Did they ever fuck off to begin with?

No, they didn’t fuck off for quite a while in the early 90’s which is why American gigs were quite fucking hairy at one point! A lot of bands were already intimidated, and so were we, but we said “No, fuck you. This is not acceptable. You’re fucking bullies.” Don’t get me wrong, my opinion I was like what are you fucking angry and ready to fight? The one thing I will say, whilst I abhor that kind of thing, I also respect that people should have the right to say whatever they want, as offensive as it might be. I do respect their right to say it. It’s just when you’ve lived in Europe with the history of the 1930’s and the great proliferation of right wing groups in Europe right now it’s pretty scary right now. You get very fucking nervous when those people start to organize. If it goes too far, there’ll be a fucking civil war like there was in Spain in the 30’s with people going to fight fascism from all over the world, descending on Spain and fighting General Franco and Hitler.

 

Here I don’t necessarily know if there’s a whole lot of that happening anymore, but especially back home, is that something that comes up very often?

Well you know it’s a possibility especially down towards Southern-Eastern Europe; there are certain places that have a really nasty undercurrent of very right-wing ultra-nationalistic colonies. It’s almost become acceptable now where it wasn’t for many years. So with that bubbling under, there’s the possibility.

 

So it’s as true and as relevant as ever.

Of course, those things never change. I can say my views have refined a little bit. I think that everybody has the right to whatever opinions they want. No matter how ignorant it might be. I think that once that becomes hazardous or oppression, or when it’s allowed to manifest itself in physical form, into intimidation, like murder in some cases, then that’s a different story. I consider myself to be a pacifist. I wouldn’t fight anymore, I’m done with it. We were talking about the cycle of violence, and I’ve got to live by my own example and not commit violent acts. I try to live by that book. I would be sorely tested if we had that situation in Europe again, because I couldn’t accept living in a fascist state.

 

Was it that prevalent at every show? Or a majority anyway?

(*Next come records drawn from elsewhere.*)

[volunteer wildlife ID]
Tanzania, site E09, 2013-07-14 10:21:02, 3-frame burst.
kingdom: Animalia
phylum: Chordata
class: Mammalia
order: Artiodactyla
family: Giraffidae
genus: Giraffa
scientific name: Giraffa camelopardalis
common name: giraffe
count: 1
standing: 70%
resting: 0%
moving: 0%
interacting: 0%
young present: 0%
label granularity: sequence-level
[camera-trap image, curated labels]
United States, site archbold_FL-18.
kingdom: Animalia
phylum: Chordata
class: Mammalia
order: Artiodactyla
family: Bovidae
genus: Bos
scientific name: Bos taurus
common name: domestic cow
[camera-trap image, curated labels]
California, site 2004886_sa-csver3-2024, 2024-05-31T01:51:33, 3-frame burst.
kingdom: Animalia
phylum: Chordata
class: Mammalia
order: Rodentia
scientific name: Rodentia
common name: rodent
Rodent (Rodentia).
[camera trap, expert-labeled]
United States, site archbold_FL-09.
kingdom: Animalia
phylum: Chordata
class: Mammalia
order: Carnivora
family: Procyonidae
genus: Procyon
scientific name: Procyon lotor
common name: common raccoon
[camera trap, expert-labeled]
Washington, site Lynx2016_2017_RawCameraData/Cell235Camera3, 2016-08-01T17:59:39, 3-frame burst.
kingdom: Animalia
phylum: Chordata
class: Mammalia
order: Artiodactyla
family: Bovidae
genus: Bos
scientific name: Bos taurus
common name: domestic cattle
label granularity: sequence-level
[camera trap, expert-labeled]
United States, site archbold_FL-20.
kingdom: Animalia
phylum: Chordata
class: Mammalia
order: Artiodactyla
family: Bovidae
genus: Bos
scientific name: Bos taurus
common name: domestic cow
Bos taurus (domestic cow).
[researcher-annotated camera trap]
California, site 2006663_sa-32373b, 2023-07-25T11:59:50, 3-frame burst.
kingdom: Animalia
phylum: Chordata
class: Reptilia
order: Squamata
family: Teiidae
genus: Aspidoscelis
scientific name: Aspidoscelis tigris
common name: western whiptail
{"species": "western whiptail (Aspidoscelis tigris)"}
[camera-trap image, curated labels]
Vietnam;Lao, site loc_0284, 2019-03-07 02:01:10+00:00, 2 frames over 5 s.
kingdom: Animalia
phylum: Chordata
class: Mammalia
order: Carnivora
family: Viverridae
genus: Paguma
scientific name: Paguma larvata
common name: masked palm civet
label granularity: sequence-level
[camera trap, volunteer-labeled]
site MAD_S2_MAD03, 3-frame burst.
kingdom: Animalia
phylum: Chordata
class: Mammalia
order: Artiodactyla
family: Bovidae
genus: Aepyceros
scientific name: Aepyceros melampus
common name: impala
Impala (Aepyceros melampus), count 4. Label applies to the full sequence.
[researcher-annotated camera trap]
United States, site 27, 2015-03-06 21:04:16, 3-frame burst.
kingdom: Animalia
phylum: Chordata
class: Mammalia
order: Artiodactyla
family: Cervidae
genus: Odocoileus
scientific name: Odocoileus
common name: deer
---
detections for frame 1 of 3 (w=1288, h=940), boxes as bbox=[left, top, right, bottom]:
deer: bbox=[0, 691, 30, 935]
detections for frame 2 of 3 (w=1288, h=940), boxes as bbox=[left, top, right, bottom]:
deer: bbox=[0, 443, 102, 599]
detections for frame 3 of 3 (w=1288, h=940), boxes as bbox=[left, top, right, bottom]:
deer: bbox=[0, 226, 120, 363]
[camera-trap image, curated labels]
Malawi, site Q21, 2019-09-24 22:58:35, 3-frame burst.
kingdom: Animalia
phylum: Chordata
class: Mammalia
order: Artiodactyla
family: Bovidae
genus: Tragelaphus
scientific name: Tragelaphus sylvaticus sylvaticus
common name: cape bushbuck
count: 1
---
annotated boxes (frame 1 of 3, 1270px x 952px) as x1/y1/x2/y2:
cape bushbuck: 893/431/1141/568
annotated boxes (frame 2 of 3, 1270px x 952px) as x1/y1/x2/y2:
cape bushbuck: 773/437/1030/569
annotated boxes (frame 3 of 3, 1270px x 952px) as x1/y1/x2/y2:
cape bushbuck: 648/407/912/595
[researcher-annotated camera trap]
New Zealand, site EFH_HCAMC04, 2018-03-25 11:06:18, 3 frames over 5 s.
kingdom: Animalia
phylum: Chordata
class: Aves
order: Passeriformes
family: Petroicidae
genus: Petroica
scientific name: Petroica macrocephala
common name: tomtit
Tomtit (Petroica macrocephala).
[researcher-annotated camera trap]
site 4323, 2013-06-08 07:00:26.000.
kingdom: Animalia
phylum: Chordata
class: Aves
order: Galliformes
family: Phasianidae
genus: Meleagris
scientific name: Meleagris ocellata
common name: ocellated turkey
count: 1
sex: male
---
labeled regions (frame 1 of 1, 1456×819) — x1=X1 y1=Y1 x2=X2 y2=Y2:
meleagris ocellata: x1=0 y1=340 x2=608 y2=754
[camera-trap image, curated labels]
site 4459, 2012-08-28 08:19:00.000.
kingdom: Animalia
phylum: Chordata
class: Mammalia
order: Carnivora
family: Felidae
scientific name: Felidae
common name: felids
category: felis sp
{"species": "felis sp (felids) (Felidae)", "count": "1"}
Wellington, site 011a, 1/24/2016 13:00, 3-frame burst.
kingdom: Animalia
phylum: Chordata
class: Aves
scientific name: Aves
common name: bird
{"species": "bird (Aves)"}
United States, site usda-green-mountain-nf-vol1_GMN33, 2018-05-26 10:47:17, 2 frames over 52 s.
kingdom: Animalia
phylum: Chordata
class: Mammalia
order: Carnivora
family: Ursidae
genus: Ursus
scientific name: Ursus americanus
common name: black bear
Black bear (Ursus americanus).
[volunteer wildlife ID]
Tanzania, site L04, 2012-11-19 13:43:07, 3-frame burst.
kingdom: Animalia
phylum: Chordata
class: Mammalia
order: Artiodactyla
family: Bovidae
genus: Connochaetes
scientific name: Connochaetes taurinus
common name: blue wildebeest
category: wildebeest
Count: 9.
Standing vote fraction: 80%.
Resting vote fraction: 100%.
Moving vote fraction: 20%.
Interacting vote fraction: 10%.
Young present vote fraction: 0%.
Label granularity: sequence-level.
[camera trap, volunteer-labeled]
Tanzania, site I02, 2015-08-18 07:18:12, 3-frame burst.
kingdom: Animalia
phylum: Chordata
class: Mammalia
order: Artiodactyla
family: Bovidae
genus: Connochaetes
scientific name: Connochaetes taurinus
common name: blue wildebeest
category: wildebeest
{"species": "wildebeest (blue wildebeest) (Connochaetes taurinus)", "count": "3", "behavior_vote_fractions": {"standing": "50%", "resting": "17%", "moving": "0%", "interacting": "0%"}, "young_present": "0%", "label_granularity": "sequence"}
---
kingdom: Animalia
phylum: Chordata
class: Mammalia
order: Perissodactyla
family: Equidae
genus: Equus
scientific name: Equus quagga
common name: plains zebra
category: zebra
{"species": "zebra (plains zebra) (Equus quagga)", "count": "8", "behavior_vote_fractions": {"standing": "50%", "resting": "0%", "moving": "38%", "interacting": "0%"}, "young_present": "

In America it was. We would be tearing up the venues, looking for the escape routes, what we would do if, or if we couldn’t escape how to fight our way out of a situation. It fucking rough you know you had all those bands, to be honest, they didn’t even know why they were doing it or what they were singing about. It just became a bit of a youth movement. There was also some connection with the straight-endge Movement as well. There was a lot of really right-wing straight-edge kids. The two kind of molded into each other. So you had either this ultra-right-winged side, a sea, within the sea. Then you also had a lot of idiotic, jock behavior, like kids bringing pool balls in socks into venues and going into the pit and fucking smashing people. It’s fucking stupid stuff. It was not fun at points.

 

You’ll still see that, to an extent, at present-day hardcore pits, where kids are just throwing punches and kicks to hurt each other.

And what’s the point? Dance hard and people get hurt, we all accept that. It comes with the territory.

 

But there’s a point where it just turns into a bar fight.

But don’t go in to literally traumatize folks. I mean come on, really?

 

So you heard it here first, 2015, Nazi Punks, still fuck off. Thanks so much, Barney.